* [Exercise goal]:
Which lines of the records contain the word "xlink"? Show each of them.
□ □ □ □ □
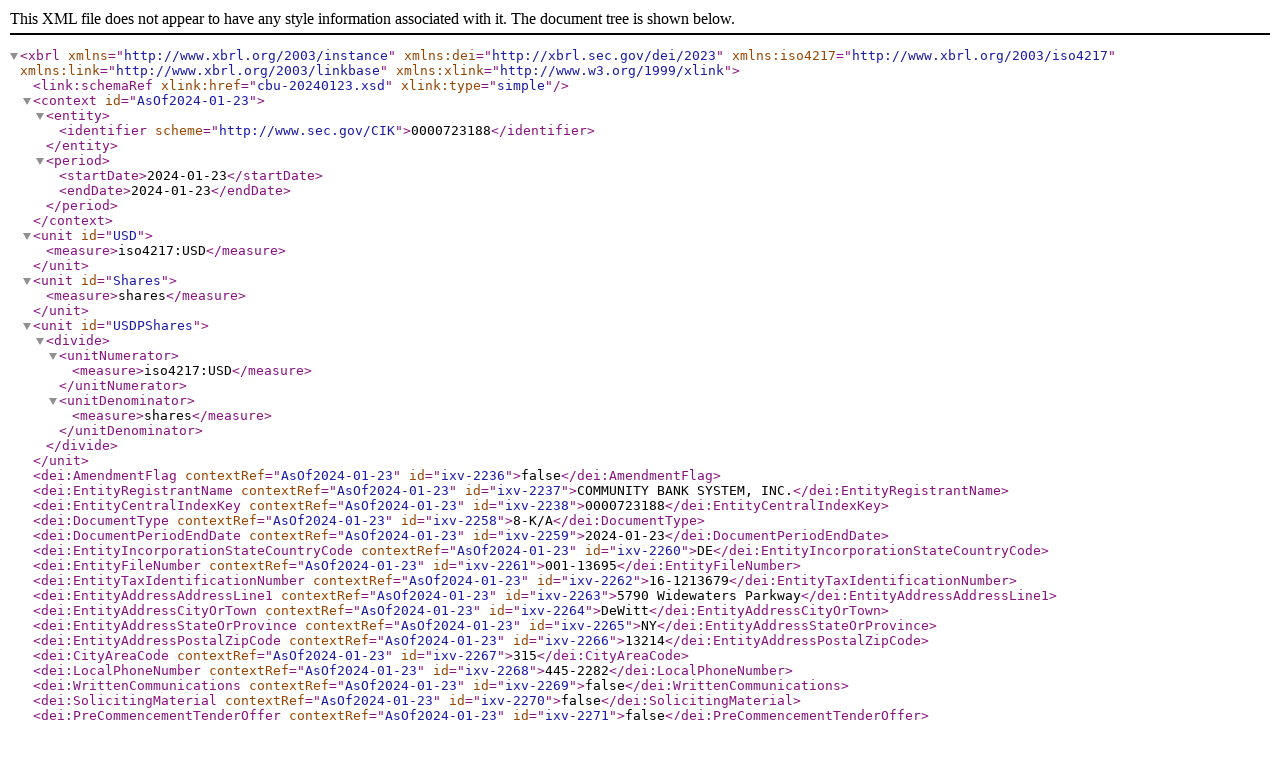

--- FILE ---
content_type: text/xml
request_url: https://www.sec.gov/Archives/edgar/data/723188/000110465924013434/tm245711d1_8ka_htm.xml
body_size: 758
content:
<?xml version="1.0" encoding="utf-8"?>
<xbrl
  xmlns="http://www.xbrl.org/2003/instance"
  xmlns:dei="http://xbrl.sec.gov/dei/2023"
  xmlns:iso4217="http://www.xbrl.org/2003/iso4217"
  xmlns:link="http://www.xbrl.org/2003/linkbase"
  xmlns:xlink="http://www.w3.org/1999/xlink">
    <link:schemaRef xlink:href="cbu-20240123.xsd" xlink:type="simple"/>
    <context id="AsOf2024-01-23">
        <entity>
            <identifier scheme="http://www.sec.gov/CIK">0000723188</identifier>
        </entity>
        <period>
            <startDate>2024-01-23</startDate>
            <endDate>2024-01-23</endDate>
        </period>
    </context>
    <unit id="USD">
        <measure>iso4217:USD</measure>
    </unit>
    <unit id="Shares">
        <measure>shares</measure>
    </unit>
    <unit id="USDPShares">
        <divide>
            <unitNumerator>
                <measure>iso4217:USD</measure>
            </unitNumerator>
            <unitDenominator>
                <measure>shares</measure>
            </unitDenominator>
        </divide>
    </unit>
    <dei:AmendmentFlag contextRef="AsOf2024-01-23" id="ixv-2236">false</dei:AmendmentFlag>
    <dei:EntityRegistrantName contextRef="AsOf2024-01-23" id="ixv-2237">COMMUNITY BANK SYSTEM, INC.</dei:EntityRegistrantName>
    <dei:EntityCentralIndexKey contextRef="AsOf2024-01-23" id="ixv-2238">0000723188</dei:EntityCentralIndexKey>
    <dei:DocumentType contextRef="AsOf2024-01-23" id="ixv-2258">8-K/A</dei:DocumentType>
    <dei:DocumentPeriodEndDate contextRef="AsOf2024-01-23" id="ixv-2259">2024-01-23</dei:DocumentPeriodEndDate>
    <dei:EntityIncorporationStateCountryCode contextRef="AsOf2024-01-23" id="ixv-2260">DE</dei:EntityIncorporationStateCountryCode>
    <dei:EntityFileNumber contextRef="AsOf2024-01-23" id="ixv-2261">001-13695</dei:EntityFileNumber>
    <dei:EntityTaxIdentificationNumber contextRef="AsOf2024-01-23" id="ixv-2262">16-1213679</dei:EntityTaxIdentificationNumber>
    <dei:EntityAddressAddressLine1 contextRef="AsOf2024-01-23" id="ixv-2263">5790 Widewaters Parkway</dei:EntityAddressAddressLine1>
    <dei:EntityAddressCityOrTown contextRef="AsOf2024-01-23" id="ixv-2264">DeWitt</dei:EntityAddressCityOrTown>
    <dei:EntityAddressStateOrProvince contextRef="AsOf2024-01-23" id="ixv-2265">NY</dei:EntityAddressStateOrProvince>
    <dei:EntityAddressPostalZipCode contextRef="AsOf2024-01-23" id="ixv-2266">13214</dei:EntityAddressPostalZipCode>
    <dei:CityAreaCode contextRef="AsOf2024-01-23" id="ixv-2267">315</dei:CityAreaCode>
    <dei:LocalPhoneNumber contextRef="AsOf2024-01-23" id="ixv-2268">445-2282</dei:LocalPhoneNumber>
    <dei:WrittenCommunications contextRef="AsOf2024-01-23" id="ixv-2269">false</dei:WrittenCommunications>
    <dei:SolicitingMaterial contextRef="AsOf2024-01-23" id="ixv-2270">false</dei:SolicitingMaterial>
    <dei:PreCommencementTenderOffer contextRef="AsOf2024-01-23" id="ixv-2271">false</dei:PreCommencementTenderOffer>
    <dei:PreCommencementIssuerTenderOffer contextRef="AsOf2024-01-23" id="ixv-2272">false</dei:PreCommencementIssuerTenderOffer>
    <dei:Security12bTitle contextRef="AsOf2024-01-23" id="ixv-2273">Common Stock, $1.00 par value per share</dei:Security12bTitle>
    <dei:TradingSymbol contextRef="AsOf2024-01-23" id="ixv-2274">CBU</dei:TradingSymbol>
    <dei:SecurityExchangeName contextRef="AsOf2024-01-23" id="ixv-2275">NYSE</dei:SecurityExchangeName>
    <dei:EntityEmergingGrowthCompany contextRef="AsOf2024-01-23" id="ixv-2276">false</dei:EntityEmergingGrowthCompany>
</xbrl>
□ □ □ □ □
* [Response to the task]:
  xmlns:xlink="http://www.w3.org/1999/xlink">
    <link:schemaRef xlink:href="cbu-20240123.xsd" xlink:type="simple"/>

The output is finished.